Round Britain: Lochgilphead to Machrihanish

En route to Lochgilphead where we were re-starting our tour of the British coast we passed Glasgow and stopped briefly so that I could take a photograph of the Clydeside Distillery which has been there since 1897.

I am compiling a photobook for James of the whisky distilleries in the British Isles. There were views over the Clyde on a very sunny morning

and street art on the nearby railway bridge.

Continuing, we stopped for lunch at the Rest and be Thankful. These words were inscribed on a stone by the workers who built the military road in the 1740s. There is a good view down the glen.

After settling into the campsite, it was time to walk to a local restaurant for a meal. There are views down Loch Gilp from the shore.
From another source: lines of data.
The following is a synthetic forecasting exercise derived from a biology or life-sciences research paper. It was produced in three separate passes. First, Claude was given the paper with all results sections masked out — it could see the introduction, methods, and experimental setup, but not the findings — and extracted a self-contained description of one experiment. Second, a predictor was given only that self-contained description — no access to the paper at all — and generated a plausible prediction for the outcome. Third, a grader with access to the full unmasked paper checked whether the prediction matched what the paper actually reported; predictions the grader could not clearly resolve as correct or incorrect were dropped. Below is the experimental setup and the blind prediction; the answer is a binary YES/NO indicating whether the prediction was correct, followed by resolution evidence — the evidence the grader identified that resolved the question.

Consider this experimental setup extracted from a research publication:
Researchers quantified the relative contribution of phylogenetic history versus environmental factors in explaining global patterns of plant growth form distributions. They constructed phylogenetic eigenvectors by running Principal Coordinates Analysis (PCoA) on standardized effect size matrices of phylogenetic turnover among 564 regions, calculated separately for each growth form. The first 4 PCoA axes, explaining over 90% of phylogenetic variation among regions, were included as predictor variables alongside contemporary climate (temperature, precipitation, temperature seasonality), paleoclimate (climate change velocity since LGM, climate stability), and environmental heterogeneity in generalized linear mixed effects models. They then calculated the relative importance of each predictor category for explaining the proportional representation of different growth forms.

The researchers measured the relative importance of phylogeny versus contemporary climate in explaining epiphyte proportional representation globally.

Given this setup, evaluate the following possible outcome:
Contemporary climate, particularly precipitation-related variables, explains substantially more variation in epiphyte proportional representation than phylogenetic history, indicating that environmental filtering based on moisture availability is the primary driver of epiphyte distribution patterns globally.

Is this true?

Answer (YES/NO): YES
The following morning we set off down the west side of Loch Gilp. The road parallels the southern end of the Crinan Canal and passes through Ardrishaig. A little further on we took the B8204 which runs over a hill, past a small lochan and down to Loch Caolisport. There are several small villages along the road. At Achahoish was a firewood seller and at Ormisary there was a fish farm. There are views over to Jura and Islay. At Kilberry there are some engraved stones which may have come from a medieval church and burial ground nearby.

While a drain was being dug under a bowling green, human bones were found. The stones are dated between the 14th and 15th centuries. There is also the remains of a castle nearby but it is on private land with no access. At Tarbet we entered the Mull of Kintyre which I had not visited since childhood. In 1597 Kintyre had been marked out as a rebellious part of the Gaelic west which needed control. Ten years later Clan Donald lands were taken over by Archibald Campbell, Earl of Argyll. Hence the town he created became Campbeltown. The plantation by the lowland lairds happened in 1650, most came from Ayrshire and Renfrewshire and took place before the plantation of Ulster. We had a coffee in Tarbert and then walked up the hill from the harbour to the ruined castle.
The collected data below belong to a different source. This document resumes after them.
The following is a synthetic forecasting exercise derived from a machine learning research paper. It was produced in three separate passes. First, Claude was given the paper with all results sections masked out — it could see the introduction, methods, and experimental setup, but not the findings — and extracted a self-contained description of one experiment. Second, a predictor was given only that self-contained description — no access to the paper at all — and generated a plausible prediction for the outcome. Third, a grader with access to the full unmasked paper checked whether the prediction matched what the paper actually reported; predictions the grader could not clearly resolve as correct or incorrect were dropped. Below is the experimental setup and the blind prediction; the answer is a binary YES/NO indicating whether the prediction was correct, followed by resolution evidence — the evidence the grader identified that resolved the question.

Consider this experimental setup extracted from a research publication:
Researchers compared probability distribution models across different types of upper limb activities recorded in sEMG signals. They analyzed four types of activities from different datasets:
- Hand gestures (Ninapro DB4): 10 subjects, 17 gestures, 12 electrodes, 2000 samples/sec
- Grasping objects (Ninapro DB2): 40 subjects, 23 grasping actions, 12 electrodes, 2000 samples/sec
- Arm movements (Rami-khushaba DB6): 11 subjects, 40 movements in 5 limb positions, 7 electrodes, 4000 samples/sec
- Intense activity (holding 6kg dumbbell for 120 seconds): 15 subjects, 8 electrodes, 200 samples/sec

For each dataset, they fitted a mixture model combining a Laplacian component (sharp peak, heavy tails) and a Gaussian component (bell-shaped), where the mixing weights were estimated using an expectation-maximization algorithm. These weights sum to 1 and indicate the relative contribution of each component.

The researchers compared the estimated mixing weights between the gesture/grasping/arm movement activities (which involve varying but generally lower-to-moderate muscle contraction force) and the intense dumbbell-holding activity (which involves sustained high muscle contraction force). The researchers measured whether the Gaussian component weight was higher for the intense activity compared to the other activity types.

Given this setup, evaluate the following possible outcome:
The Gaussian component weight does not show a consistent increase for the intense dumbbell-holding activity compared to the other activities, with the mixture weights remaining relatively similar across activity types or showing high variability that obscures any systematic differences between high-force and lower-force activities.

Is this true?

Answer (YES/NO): NO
There was a hill fort here which became a Royal Castle in 1292. It was extended by Robert the Bruce in 1325 and repaired further by James IV in 1494. IN 1705 it was tenanted by the Campbells but fell into disrepair by 1760 when most of the useful stones were used to build the harbour. There are views all around from the castle.

We then continued down the A83 along the side of West Loch Tarbert, passing Kennacraig where the ferry to Islay departs from and further on, the Arran Ferry port. Lunch was had in a small car park just south of Ronachan Bay. Apparently seals and otters can be seen here but none on my visit. There are views over to Gigha and Jura.
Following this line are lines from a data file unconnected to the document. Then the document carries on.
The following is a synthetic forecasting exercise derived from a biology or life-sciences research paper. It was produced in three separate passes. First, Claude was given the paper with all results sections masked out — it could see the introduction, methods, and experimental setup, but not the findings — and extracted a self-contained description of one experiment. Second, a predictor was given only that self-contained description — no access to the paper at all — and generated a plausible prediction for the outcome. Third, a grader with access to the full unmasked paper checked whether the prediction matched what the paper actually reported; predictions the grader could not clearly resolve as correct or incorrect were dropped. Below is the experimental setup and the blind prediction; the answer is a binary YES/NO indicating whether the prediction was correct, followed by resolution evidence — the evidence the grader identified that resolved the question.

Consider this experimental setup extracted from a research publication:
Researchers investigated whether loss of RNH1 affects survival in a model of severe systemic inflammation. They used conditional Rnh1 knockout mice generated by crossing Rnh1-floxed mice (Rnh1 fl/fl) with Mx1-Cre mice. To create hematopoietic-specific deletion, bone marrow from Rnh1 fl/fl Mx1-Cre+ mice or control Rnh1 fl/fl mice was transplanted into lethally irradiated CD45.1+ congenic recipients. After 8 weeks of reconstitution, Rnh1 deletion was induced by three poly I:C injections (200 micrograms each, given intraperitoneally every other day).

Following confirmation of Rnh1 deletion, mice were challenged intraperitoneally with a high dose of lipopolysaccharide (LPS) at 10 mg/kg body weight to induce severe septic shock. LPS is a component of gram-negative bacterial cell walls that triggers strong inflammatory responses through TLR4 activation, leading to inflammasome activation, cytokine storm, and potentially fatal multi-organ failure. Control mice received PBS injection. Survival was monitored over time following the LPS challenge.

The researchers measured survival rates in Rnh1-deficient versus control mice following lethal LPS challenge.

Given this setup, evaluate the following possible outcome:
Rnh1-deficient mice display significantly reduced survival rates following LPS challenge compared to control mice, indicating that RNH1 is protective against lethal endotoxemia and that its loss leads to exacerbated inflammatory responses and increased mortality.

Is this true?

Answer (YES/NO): YES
At Tayinloan a ferry runs to Gigha. After Campbeltown airport we drove through the town and then took the B road to Machrihanish. The town was formerly known as ‘The Pans’ up to the 18th century when salt was formed from the evaporation of seawater and it is still on this old milepost.

Kintyre’s only mine closed in 1967 and was nearby. Our campsite was next to the golf course but there were views over to the sea so in the evening I watched the sun go down.

The following morning was time for a beach walk. Machrihanish Bay is a Site of Special Scientific Interest (SSSI) and has the largest sand dune system in mainland Argyll.  It was very quiet that morning.

A lazy day followed before we got ready for the next leg in our journey.